Tommaso Romano, "In Natura Symbolum et Rosa" (Ed. Thule)

Un itinerario educativo per una vera simbiosi tra uomo e ambiente

di Ciro Spataro
 
 
 
Conosco Tommaso Romano sin dall’adolescenza, con lui abbiamo intessuto rapporti amicali ma soprattutto culturali e ho avuto modo di apprezzarne le sue doti di studioso, di animatore instancabile di eventi culturali, di poeta e devo confessare come, tra l’altro, moltissime sono le iniziative che abbiamo intrapreso e portato a compimento.
Ma, meditando sulle affascinanti pagine del suo nuovo saggio ”In Natura Symbolum et Rosa”, mai avrei pensato ad un volume così completo ed interessante, un saggio di 242 pagine in cui si dispiega la chiave interpretativa di Tommaso Romano per capire l’essenza della vita e del cosmo.
L’autore lancia un messaggio non solo a noi ma all’umanità intera e mentre l’uomo di oggi si affanna a distruggere ciò che la natura ci ha donato, Romano ci fa comprendere la relazione tra uomo Dio e cosmo, trovando l’armonia ed il punto di convergenza sia nell’afflato della natura che nella rosa quale simbolo cosmico esemplare.

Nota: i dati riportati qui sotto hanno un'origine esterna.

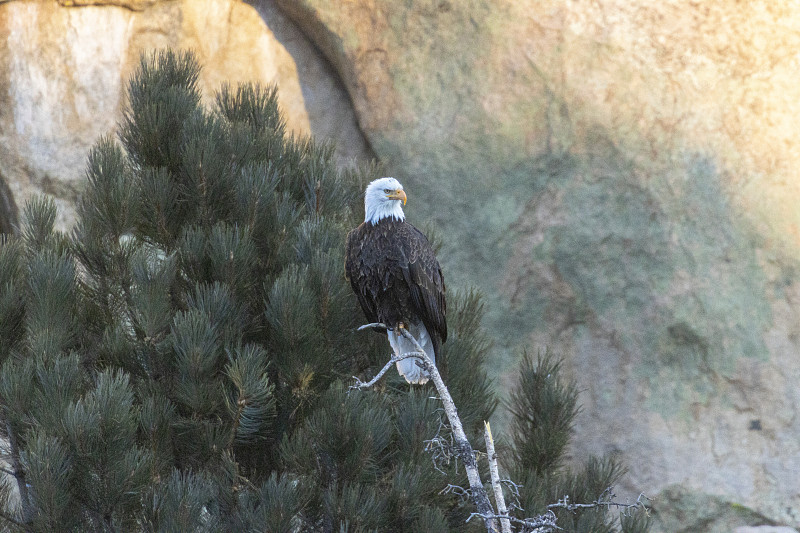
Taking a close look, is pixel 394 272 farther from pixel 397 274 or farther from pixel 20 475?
pixel 20 475

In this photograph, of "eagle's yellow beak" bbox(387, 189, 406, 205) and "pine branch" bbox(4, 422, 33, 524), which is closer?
"pine branch" bbox(4, 422, 33, 524)

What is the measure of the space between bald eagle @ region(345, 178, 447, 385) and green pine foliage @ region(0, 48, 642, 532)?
0.42 feet

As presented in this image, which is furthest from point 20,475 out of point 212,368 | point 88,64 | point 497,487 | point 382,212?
point 88,64

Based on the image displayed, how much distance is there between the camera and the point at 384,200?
335 centimetres

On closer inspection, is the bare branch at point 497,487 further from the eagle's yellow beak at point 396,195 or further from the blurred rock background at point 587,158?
the blurred rock background at point 587,158

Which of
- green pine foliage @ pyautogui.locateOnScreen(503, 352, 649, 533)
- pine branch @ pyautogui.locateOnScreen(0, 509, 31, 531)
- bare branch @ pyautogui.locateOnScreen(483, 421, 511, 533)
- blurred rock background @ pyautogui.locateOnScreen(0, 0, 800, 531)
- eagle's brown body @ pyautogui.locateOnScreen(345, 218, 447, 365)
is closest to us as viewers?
bare branch @ pyautogui.locateOnScreen(483, 421, 511, 533)

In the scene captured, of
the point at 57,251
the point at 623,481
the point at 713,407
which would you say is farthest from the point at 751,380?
the point at 57,251

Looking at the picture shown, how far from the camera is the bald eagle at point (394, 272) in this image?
3240 millimetres

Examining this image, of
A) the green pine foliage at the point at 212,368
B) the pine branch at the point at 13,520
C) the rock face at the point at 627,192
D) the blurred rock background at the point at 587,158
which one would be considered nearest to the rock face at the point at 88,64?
the blurred rock background at the point at 587,158

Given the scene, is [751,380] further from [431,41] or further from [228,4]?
[228,4]

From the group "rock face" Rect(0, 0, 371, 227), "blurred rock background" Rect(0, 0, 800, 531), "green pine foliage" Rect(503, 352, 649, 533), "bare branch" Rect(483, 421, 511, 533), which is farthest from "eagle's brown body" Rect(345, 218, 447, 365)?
"rock face" Rect(0, 0, 371, 227)

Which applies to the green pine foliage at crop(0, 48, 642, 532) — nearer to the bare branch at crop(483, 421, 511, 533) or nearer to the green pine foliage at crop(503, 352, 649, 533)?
the green pine foliage at crop(503, 352, 649, 533)

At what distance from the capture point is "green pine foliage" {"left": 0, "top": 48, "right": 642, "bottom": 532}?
9.36ft

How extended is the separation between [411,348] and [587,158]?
2.38 meters
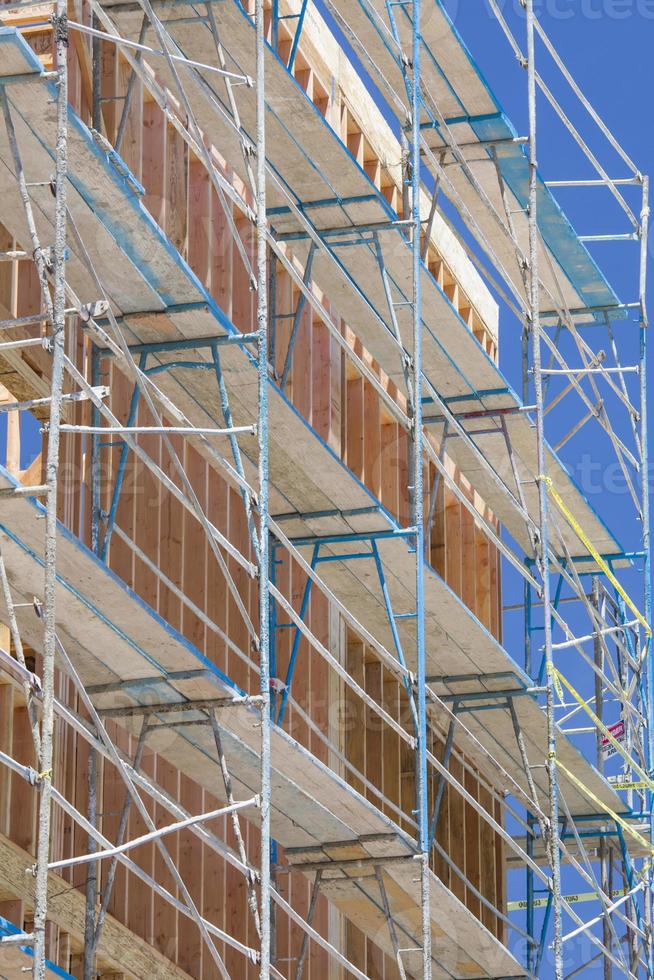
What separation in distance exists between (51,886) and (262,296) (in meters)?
4.16

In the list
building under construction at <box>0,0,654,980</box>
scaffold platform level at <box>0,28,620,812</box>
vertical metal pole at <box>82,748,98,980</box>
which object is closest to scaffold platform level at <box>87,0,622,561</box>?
building under construction at <box>0,0,654,980</box>

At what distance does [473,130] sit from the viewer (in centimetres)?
1703

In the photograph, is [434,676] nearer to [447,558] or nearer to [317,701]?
[317,701]

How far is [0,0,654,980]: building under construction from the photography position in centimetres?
1041

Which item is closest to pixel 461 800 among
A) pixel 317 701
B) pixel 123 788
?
pixel 317 701

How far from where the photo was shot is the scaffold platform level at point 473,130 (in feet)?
53.3

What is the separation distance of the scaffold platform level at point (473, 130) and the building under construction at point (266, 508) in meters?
0.03

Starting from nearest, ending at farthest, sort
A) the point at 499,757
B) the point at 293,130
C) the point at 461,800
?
1. the point at 293,130
2. the point at 499,757
3. the point at 461,800

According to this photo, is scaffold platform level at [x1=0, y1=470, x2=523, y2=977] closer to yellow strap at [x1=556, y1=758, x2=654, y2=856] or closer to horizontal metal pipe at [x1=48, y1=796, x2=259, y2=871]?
horizontal metal pipe at [x1=48, y1=796, x2=259, y2=871]

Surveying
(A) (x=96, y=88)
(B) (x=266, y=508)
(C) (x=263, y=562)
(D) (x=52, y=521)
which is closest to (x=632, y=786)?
(C) (x=263, y=562)

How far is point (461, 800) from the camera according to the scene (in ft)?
68.4

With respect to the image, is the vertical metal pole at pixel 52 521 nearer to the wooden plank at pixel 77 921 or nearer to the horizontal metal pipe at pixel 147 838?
the horizontal metal pipe at pixel 147 838

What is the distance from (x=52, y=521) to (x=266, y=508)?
88.1 inches

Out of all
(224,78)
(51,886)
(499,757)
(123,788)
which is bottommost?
(51,886)
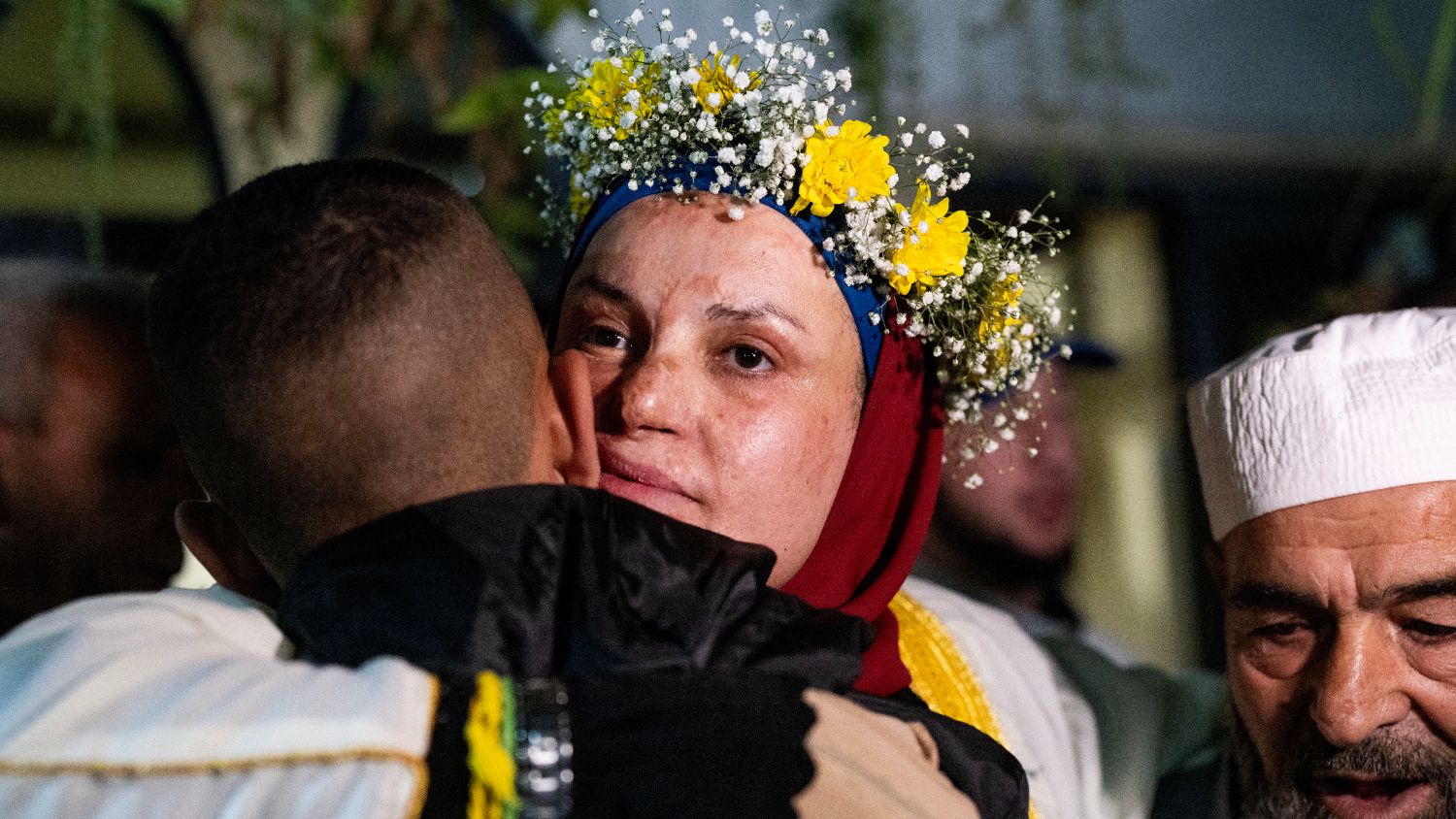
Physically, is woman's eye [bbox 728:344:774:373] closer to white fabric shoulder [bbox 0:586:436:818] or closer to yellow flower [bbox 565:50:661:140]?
yellow flower [bbox 565:50:661:140]

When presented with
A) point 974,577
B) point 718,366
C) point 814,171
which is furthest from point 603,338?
point 974,577

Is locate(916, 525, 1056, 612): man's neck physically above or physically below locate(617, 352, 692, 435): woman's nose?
below

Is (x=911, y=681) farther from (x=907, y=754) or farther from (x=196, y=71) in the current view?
(x=196, y=71)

Leggendo questo libro si nota un lavoro immane, anni di fatiche e di ricerche, perché in fondo questa pubblicazione mi sembra una grande domanda dell’uomo sul suo destino; c’è l’auspicio anzi la certezza che l’umanità, in questi tempi di crisi, possa rigenerarsi e ciò può avvenire solo integrandosi davvero con la natura.
Romano ci fa comprendere come non solo i simboli spesso ci accompagnino nel cammino della vita, ma citando Marcello Veneziani, ed il suo ottimo libro del 2017, intitolato “Alla luce del mito”, ci evidenzia il fatto che il mito attualizza l’eterno e ci aiuta, socraticamente,  a scoprire la verità che è in noi.
Inoltre è veramente interessante costatare quanto affermato da Robert Harris nel suo libro “ Giardini. Riflessioni sulla condizione umana ” : è proprio perché siamo gettati nella storia che dobbiamo coltivare il nostro giardino. Infatti piantare, coltivare è un segno di vitalità che vuole inverarsi in un fiore in un frutto in una pianta, coltivare la terra è una forma di cooperazione con la natura. A Palermo abbiamo un esempio meraviglioso nell’Orto Botanico che, oltre ad assolvere alla principale finalità della ricerca scientifica, è un’isola naturalistica importantissima.
Si apprezzano nel saggio un ricco florilegio di decine di citazioni di autori sul rapporto uomo, arte, natura, paesaggio,  che sicuramente non solo ci invitano ad una riflessione sull’ambiente ma ci stimolano ad un rapporto nuovo con l’ecologia che possiamo definire, con un concetto moderno la casa dell’uomo sulla terra.
Il volume si conclude con la scelta di voci tratte dal “ Dizionario ragionato dei simboli” di Giovanni Cairo, pubblicato dalle prestigiose edizioni Hoepli nel 1930, e saranno un’autentica scoperta per gli appassionati di botanica e di simbolismo.
Il libro, scritto con stile semplice  e diretto, mostra al lettore quell’equilibrio interiore non comune con cui Tommaso Romano, da vero maestro di vita, offre un itinerario educativo per una vera simbiosi fra l’uomo e l’ambiente.